## What is expected
In the listing, locate the line containing "How far from the camera lens", then quote it and all following lines exactly. Omit pictures.

## Supplied material
>> Begin
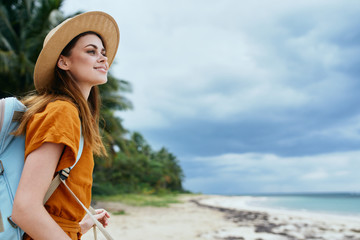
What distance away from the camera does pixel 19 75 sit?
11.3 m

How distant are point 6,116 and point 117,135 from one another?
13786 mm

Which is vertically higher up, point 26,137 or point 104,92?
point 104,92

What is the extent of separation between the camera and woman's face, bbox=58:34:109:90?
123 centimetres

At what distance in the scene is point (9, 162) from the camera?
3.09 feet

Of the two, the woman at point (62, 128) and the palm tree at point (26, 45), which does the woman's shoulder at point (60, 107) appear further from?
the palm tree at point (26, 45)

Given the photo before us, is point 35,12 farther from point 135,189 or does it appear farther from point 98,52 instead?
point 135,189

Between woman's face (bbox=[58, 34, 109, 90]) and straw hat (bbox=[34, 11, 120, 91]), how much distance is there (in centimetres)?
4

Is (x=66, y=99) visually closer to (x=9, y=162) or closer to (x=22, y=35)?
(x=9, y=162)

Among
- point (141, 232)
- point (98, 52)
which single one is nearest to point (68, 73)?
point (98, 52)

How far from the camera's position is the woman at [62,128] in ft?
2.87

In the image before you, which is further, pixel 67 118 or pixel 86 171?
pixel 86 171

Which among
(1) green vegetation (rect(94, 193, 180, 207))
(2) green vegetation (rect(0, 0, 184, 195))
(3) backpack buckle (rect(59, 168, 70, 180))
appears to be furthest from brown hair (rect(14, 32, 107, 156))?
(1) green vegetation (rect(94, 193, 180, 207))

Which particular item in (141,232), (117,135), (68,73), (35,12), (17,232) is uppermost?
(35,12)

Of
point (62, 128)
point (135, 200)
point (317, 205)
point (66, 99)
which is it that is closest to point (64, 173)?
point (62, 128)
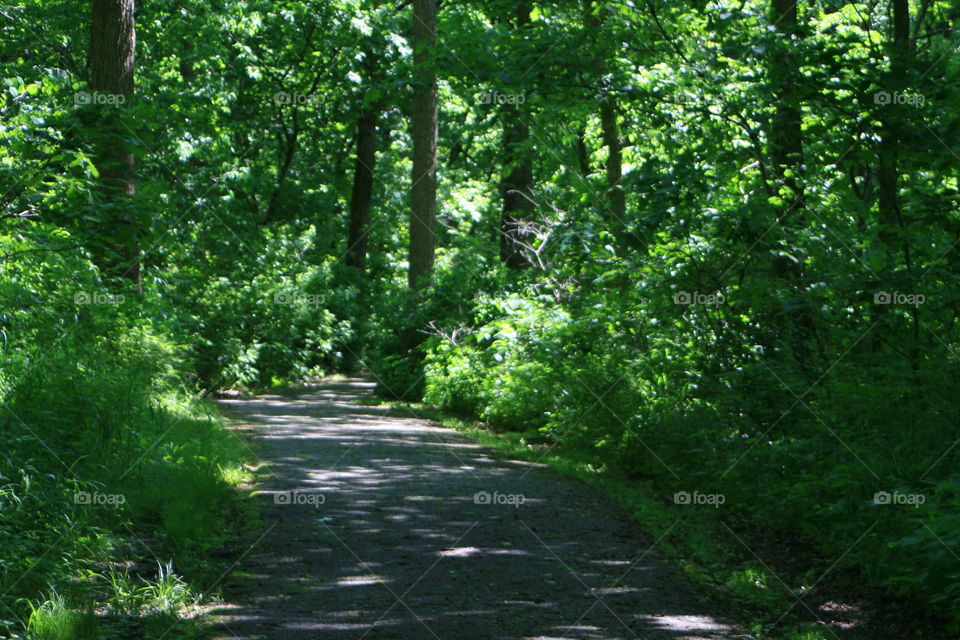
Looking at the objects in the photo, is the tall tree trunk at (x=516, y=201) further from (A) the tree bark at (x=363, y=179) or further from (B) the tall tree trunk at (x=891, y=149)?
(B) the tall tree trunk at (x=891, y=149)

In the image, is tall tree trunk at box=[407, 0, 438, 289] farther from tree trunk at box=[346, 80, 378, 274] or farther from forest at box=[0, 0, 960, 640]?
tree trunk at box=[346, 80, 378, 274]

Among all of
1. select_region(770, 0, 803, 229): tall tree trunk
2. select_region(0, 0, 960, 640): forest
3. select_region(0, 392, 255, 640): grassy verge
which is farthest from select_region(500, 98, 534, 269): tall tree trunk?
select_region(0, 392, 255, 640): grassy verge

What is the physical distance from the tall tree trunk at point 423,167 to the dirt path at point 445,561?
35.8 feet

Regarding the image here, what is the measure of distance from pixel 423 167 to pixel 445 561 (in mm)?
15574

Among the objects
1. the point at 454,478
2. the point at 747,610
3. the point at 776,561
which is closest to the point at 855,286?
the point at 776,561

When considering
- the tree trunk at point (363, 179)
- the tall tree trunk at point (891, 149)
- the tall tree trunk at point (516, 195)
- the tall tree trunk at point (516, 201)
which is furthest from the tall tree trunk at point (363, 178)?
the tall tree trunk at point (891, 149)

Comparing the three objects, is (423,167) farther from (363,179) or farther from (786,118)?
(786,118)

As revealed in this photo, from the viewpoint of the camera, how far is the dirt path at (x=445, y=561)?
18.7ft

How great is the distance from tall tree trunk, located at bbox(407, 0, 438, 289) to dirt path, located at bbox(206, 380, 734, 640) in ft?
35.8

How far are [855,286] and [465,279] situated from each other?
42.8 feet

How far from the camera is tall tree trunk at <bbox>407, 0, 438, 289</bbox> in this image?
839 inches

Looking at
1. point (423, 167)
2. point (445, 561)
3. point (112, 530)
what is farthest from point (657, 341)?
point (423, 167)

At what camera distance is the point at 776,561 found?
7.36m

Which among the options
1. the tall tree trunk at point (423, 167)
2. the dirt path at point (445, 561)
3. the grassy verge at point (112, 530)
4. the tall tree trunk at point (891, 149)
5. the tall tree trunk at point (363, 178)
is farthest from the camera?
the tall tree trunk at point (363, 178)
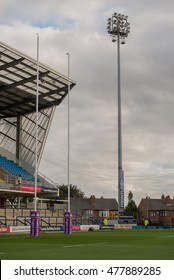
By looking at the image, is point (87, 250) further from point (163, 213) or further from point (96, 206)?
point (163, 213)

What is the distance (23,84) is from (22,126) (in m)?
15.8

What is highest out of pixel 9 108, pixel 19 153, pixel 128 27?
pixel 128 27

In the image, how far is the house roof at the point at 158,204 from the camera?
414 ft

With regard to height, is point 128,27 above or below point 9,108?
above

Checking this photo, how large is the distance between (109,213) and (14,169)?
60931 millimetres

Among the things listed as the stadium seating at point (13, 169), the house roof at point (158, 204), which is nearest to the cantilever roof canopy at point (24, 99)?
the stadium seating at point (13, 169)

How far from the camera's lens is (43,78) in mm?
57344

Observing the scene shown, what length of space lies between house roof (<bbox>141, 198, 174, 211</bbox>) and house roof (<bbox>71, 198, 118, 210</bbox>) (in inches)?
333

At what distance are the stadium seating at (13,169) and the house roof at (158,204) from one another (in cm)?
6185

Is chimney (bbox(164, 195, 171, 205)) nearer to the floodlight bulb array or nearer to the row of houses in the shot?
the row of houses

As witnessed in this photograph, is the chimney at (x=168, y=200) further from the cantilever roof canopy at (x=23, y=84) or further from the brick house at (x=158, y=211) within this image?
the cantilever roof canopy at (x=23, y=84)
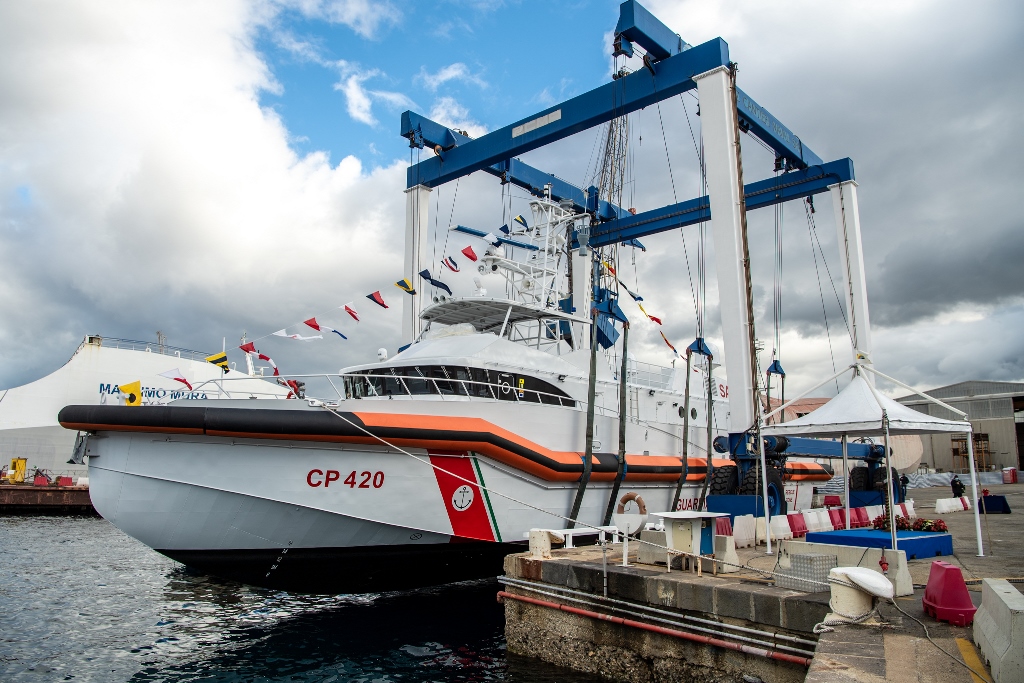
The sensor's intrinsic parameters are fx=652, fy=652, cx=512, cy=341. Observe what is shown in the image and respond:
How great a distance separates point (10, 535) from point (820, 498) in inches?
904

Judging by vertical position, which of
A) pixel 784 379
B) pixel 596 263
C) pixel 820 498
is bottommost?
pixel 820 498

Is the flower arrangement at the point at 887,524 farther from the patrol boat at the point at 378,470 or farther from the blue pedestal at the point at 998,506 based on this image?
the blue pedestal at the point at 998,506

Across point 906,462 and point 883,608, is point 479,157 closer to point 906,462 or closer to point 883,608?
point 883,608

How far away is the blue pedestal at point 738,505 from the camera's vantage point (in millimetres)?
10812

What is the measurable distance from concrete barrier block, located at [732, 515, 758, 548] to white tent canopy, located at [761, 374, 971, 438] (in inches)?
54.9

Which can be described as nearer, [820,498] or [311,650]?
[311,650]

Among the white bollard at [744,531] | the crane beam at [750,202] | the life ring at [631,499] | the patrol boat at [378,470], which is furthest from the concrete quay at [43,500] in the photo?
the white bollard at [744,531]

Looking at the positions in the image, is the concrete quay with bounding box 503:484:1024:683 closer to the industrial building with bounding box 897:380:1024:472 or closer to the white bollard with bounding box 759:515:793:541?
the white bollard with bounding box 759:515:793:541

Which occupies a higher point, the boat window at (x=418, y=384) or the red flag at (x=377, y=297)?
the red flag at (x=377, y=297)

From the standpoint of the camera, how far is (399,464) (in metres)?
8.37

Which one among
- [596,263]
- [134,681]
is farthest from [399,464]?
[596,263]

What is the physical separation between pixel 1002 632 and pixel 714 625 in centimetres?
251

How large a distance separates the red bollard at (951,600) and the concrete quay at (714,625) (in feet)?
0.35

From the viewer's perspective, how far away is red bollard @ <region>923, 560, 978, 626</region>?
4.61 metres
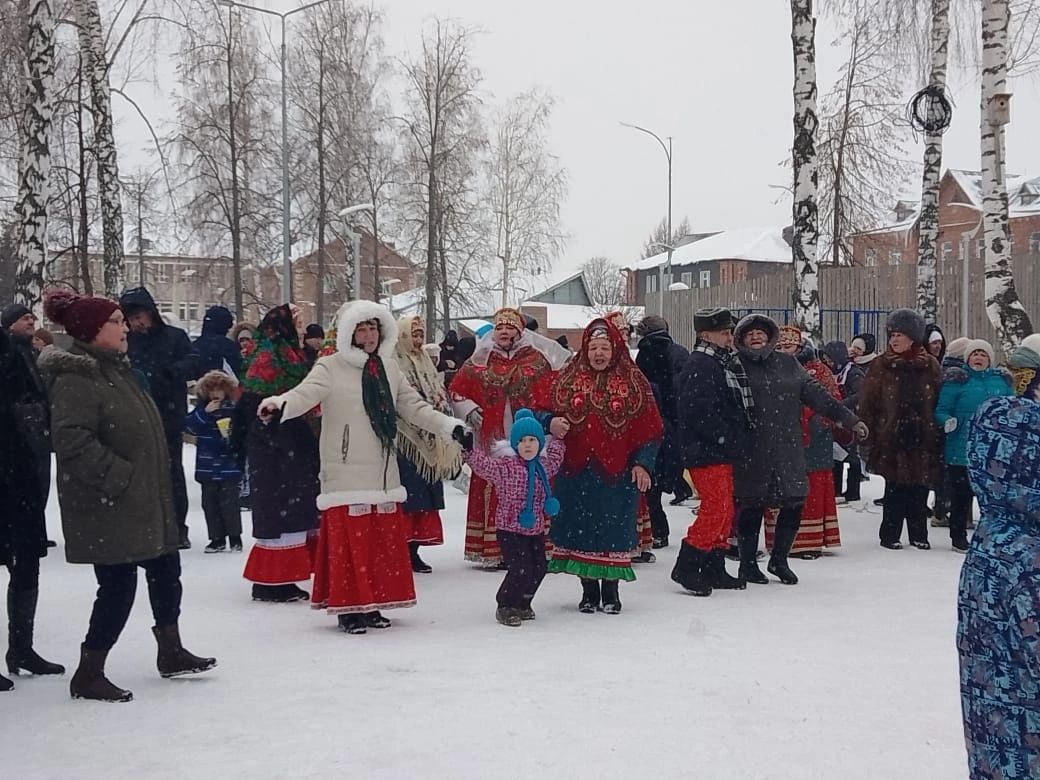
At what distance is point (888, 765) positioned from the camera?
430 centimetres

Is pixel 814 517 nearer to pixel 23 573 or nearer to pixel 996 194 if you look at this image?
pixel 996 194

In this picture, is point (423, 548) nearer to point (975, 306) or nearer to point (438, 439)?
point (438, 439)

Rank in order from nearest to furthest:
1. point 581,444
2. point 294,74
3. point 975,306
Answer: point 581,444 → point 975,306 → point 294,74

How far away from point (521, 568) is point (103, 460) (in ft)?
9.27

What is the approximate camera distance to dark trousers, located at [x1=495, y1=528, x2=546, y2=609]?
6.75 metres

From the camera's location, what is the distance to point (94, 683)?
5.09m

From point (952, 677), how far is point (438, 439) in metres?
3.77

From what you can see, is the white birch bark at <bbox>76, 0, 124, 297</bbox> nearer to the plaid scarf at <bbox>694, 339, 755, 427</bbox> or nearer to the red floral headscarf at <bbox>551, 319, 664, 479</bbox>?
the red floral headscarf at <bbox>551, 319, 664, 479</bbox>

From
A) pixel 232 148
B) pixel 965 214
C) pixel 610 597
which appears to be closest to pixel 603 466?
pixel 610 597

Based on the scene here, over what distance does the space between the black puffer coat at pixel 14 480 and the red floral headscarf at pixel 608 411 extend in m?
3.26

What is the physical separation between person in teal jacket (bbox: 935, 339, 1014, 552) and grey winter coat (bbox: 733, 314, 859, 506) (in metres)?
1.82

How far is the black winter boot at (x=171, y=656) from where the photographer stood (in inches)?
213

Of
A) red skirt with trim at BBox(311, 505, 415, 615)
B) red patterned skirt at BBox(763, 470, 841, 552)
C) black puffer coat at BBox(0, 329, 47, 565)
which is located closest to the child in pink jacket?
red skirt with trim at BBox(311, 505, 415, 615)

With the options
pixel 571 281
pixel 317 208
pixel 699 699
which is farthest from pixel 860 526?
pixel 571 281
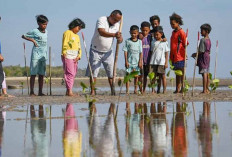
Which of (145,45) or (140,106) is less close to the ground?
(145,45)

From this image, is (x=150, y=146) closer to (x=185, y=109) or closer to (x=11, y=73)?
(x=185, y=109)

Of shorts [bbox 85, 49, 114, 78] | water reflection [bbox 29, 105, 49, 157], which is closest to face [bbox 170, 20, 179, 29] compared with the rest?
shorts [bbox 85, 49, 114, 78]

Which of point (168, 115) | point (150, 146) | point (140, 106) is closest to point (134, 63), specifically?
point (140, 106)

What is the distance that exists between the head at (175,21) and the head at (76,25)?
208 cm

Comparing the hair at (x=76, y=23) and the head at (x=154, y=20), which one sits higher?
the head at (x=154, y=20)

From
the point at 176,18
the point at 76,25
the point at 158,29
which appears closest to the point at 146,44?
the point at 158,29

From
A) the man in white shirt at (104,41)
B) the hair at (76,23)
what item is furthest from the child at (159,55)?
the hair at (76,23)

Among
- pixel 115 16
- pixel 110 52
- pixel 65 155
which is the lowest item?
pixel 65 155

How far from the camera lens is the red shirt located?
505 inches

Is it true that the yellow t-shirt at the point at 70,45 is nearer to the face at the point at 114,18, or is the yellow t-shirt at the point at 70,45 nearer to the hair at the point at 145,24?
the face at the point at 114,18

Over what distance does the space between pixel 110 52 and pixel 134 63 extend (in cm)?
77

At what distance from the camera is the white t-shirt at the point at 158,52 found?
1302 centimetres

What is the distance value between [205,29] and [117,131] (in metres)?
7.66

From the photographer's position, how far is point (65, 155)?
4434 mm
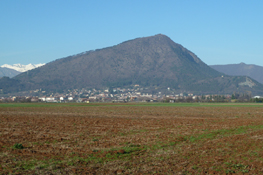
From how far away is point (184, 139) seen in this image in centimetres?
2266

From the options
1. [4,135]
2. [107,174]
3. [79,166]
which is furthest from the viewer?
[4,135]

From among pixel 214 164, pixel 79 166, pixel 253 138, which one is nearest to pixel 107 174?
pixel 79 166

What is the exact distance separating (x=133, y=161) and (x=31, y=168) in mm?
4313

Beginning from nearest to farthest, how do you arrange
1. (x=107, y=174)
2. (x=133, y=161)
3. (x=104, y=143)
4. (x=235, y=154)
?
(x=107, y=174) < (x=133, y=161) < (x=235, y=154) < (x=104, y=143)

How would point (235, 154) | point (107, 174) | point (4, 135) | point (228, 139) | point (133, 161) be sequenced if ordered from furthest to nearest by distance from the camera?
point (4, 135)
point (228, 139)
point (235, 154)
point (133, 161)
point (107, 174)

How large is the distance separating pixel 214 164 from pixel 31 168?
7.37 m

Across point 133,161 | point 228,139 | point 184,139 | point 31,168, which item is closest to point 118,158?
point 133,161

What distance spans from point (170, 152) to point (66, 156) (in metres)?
>> End
## Task solution
How far from the camera lens is the red shirt located?
505 inches

Is it true that the yellow t-shirt at the point at 70,45 is nearer to the face at the point at 114,18, or is the yellow t-shirt at the point at 70,45 nearer to the hair at the point at 145,24?
the face at the point at 114,18

Over what distance does the space between pixel 110 52 and pixel 134 63 extend (in cm)?
77

At what distance from the camera is the white t-shirt at the point at 158,52 found?
1302 centimetres

What is the distance value between [205,29] and [117,131] (in metres)?
7.66

From the photographer's position, how far is point (65, 155)?
4434 mm
From how far away is point (184, 139) seen in this image in centimetres?
2266

From the options
1. [4,135]
2. [107,174]
3. [79,166]
which is furthest from the viewer?
[4,135]

From among pixel 214 164, pixel 79 166, pixel 253 138, which one is nearest to pixel 107 174?
pixel 79 166

What is the exact distance separating (x=133, y=161) and (x=31, y=168) in mm?
4313

Beginning from nearest to farthest, how do you arrange
1. (x=107, y=174)
2. (x=133, y=161)
3. (x=104, y=143)
4. (x=235, y=154)
?
(x=107, y=174) < (x=133, y=161) < (x=235, y=154) < (x=104, y=143)

How would point (235, 154) | point (107, 174) | point (4, 135) | point (228, 139) | point (133, 161) be sequenced if ordered from furthest to nearest by distance from the camera?
point (4, 135)
point (228, 139)
point (235, 154)
point (133, 161)
point (107, 174)

How large is the distance separating pixel 214 164 from pixel 31 168?
7.37 m

Across point 133,161 | point 228,139 | point 184,139 | point 31,168, which item is closest to point 118,158?
point 133,161

What distance spans from point (170, 152) to point (66, 156) (in metres)?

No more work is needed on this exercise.